Way back in 2012, a group of fans sued the MLB, DirecTV, various teams, and a number of regional sports channels operated Comcast. The plaintiffs contended that, by divvying up the live-TV baseball market into exclusive territories, and using blackouts to prevent people from watching certain games, they had created an “illegal cartel… to eliminate competition in the distribution of games over the Internet at television.”
The case was finally set to go to a bench trial this morning before a U.S. District Court judge in New York City. However, lawyers for the plaintiffs announced this morning that a settlement had been reached. The league subsequently confirmed a deal, but refused to say anything else.
As part of the deal, MLB has agreed to begin offering its MLB.tv streaming service in single-team streams, at $85/year, about $25/month off the cost of the full MLB.tv package.

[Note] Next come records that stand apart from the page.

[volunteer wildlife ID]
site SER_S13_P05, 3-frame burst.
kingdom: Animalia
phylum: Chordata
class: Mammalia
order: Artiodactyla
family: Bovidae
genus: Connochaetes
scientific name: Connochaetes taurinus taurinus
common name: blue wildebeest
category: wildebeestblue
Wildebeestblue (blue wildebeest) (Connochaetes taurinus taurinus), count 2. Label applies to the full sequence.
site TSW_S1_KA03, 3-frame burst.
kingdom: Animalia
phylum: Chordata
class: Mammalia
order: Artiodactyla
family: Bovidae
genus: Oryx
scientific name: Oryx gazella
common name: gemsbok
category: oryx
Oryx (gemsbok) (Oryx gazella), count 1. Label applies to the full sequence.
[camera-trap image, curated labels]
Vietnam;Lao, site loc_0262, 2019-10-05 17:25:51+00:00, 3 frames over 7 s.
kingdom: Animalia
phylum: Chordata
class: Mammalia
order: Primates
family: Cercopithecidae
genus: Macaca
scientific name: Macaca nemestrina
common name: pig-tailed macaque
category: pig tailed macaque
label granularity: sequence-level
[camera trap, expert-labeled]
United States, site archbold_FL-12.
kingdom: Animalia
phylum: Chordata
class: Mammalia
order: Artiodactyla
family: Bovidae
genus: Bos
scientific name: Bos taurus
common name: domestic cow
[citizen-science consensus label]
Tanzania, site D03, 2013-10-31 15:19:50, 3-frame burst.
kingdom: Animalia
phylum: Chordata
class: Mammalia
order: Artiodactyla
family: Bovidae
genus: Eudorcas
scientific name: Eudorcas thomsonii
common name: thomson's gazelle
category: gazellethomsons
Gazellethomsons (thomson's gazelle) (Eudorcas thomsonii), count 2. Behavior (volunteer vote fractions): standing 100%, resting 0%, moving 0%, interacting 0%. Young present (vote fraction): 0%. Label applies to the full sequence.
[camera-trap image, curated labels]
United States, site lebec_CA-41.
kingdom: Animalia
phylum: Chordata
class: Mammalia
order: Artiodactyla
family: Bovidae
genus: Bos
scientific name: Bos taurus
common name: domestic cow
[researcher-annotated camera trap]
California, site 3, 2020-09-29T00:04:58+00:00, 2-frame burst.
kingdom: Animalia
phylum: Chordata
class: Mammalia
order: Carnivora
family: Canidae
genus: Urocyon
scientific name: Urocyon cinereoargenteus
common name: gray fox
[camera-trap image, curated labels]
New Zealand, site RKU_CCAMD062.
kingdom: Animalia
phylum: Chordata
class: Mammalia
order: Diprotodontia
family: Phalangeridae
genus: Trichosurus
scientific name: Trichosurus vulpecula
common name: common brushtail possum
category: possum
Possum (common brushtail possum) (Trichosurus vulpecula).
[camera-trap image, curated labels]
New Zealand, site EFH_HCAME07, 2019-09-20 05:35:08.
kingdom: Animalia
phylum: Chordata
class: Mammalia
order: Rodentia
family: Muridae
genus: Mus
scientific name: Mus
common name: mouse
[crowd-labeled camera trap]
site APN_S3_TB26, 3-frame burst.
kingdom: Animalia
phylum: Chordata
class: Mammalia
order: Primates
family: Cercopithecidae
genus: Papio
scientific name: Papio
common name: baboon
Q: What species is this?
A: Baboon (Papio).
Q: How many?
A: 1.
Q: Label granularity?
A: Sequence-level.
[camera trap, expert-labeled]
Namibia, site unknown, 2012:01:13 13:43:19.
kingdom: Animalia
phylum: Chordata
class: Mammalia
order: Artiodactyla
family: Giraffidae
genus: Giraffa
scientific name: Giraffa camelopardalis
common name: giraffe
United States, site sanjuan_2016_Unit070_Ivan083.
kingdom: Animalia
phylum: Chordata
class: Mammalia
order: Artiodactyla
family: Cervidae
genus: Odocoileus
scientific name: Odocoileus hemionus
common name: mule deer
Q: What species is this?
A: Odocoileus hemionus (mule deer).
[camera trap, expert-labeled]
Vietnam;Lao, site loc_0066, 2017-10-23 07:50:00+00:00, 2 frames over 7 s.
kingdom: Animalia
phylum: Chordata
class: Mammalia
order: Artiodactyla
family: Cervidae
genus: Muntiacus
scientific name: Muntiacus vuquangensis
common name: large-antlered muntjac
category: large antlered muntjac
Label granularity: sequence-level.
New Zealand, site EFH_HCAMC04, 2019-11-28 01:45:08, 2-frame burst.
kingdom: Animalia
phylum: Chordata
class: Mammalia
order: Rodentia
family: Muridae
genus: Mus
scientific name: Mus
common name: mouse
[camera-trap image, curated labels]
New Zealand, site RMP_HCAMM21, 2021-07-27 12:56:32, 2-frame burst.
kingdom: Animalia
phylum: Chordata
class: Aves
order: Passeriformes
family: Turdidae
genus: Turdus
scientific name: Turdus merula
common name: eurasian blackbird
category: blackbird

That means that a Kansas City Royals fan who lives in Seattle can pay around 23% less if they only want to watch the Royals play.
These streams will be available by the start of the upcoming season, according to the plaintiffs’ lawyers.
By the start of the 2017 season, MLB and any local sports channels owned by DirecTV, Comcast, or Fox are to allow for in-market streaming. Meaning if you’re a Royals fan who can’t make it home for the game, you’ll be able to watch it online… IF you’re also a paying subscriber to a pay-TV provider that carries that particular network.
In some markets, that might not be a big problem. But in some markets it means that fans are continuing to be left out in the dark.
For example, here in Philadelphia, this is more dirt in the wound for Phillies fans who also have DirecTV or Dish. Neither of these companies carry Comcast’s local sports channels, meaning DirecTV and Dish customers in Philly won’t be able to access the in-market streaming options (unless they borrow a friend’s login).
This is also bad news for cord-cutters who just want to watch their local games online and are even willing to pay for it. In some markets, the PlayStation Vue live-TV streaming service includes regional sports networks, which may be a way for cord-cutters to watch their favorite team. But in terms of pricing, PS Vue is not that different from basic cable.
If, for whatever reason, in-market streaming isn’t available for every single one of the affected markets by the start of the 2017 season, MLB.tv will be barred from raising its prices.